Text passage:
===
# Relaxation time T{sub}`1` of the bosonic mode (coherent state decay)

Using {mod}`.pulsed` mode, we measure the energy-relaxation time $T_1$ of the bosonic mode. We first displace the memory with a pulse at the memory frequency with a $\sin^2$ envelope. Then the memory enegy decays during the delay time $\delta$. The qubit-control pulse is a selective $\pi$ pulse with a $\sin^2$ envelope whose frequency is the frequency of the qubit when the memory is in the Fock state $|0\rangle$. The readout pulse is at the frequency of the readout resonator and has a square envelope. By probing the state of the qubit, we directly get the probablility that the memory is in state $|0\rangle$.
===
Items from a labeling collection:
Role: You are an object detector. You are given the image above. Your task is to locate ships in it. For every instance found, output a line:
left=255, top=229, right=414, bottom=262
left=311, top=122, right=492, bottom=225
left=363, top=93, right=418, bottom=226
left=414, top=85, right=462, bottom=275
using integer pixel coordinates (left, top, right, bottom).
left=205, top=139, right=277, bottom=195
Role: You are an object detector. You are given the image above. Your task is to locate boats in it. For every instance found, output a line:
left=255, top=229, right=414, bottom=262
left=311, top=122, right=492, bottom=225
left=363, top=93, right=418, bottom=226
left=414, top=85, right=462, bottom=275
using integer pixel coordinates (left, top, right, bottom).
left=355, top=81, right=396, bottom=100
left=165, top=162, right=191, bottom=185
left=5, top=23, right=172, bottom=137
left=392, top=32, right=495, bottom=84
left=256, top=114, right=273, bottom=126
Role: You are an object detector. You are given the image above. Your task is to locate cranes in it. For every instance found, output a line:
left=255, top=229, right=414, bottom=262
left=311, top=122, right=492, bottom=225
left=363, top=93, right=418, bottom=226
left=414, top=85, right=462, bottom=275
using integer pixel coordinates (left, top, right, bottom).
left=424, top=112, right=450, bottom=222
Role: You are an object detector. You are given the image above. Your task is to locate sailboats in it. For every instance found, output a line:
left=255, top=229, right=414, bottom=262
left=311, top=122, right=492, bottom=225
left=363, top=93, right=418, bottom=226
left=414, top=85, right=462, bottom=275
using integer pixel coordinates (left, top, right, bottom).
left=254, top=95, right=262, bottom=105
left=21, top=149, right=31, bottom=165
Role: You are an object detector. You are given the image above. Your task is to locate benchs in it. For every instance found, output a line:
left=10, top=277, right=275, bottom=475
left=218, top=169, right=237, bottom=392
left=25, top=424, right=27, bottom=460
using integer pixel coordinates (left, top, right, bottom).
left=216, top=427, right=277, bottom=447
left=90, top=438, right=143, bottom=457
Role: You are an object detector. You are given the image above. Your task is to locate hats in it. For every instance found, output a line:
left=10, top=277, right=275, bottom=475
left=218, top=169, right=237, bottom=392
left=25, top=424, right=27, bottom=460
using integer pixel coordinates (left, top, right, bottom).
===
Required work:
**1.** In the text passage on measuring the bosonic mode's relaxation time, what kind of envelope does the readout pulse have?
**2.** Arrange the part of the records that opens with the line containing "to locate benchs" and runs through the last line of the records as a Markdown table with the columns Row and Line, one numbered row per line, leaving out blank lines.
The text and the records have no connection to each other.

Outputs:
**1.** The readout pulse has a square envelope.

**2.**
| Row | Line |
|---|---|
| 1 | Role: You are an object detector. You are given the image above. Your task is to locate benchs in it. For every instance found, output a line: |
| 2 | left=10, top=277, right=275, bottom=475 |
| 3 | left=218, top=169, right=237, bottom=392 |
| 4 | left=25, top=424, right=27, bottom=460 |
| 5 | using integer pixel coordinates (left, top, right, bottom). |
| 6 | left=216, top=427, right=277, bottom=447 |
| 7 | left=90, top=438, right=143, bottom=457 |
| 8 | Role: You are an object detector. You are given the image above. Your task is to locate hats in it. For every instance found, output a line: |
| 9 | left=10, top=277, right=275, bottom=475 |
| 10 | left=218, top=169, right=237, bottom=392 |
| 11 | left=25, top=424, right=27, bottom=460 |
| 12 | using integer pixel coordinates (left, top, right, bottom). |